### WORK REQUEST
Recreate the listing that follows line for line, without pictures.
══════════
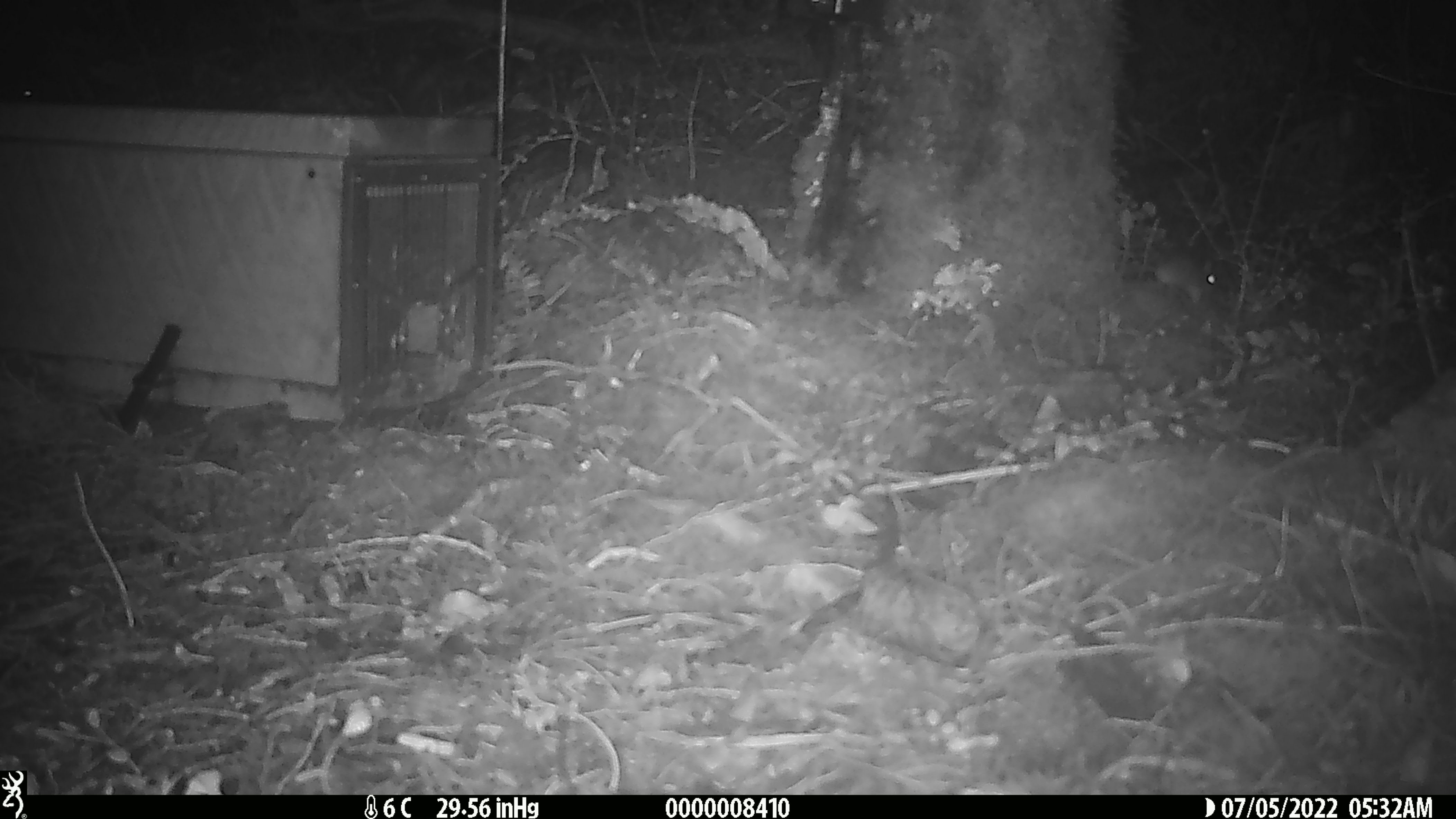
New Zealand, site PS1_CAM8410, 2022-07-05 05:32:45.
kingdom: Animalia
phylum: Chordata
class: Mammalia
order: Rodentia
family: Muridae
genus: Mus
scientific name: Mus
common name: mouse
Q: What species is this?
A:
══════════
### SOLUTION TO THIS PROBLEM
New Zealand, site PS1_CAM8410, 2022-07-05 05:32:45.
kingdom: Animalia
phylum: Chordata
class: Mammalia
order: Rodentia
family: Muridae
genus: Mus
scientific name: Mus
common name: mouse
Q: What species is this?
A:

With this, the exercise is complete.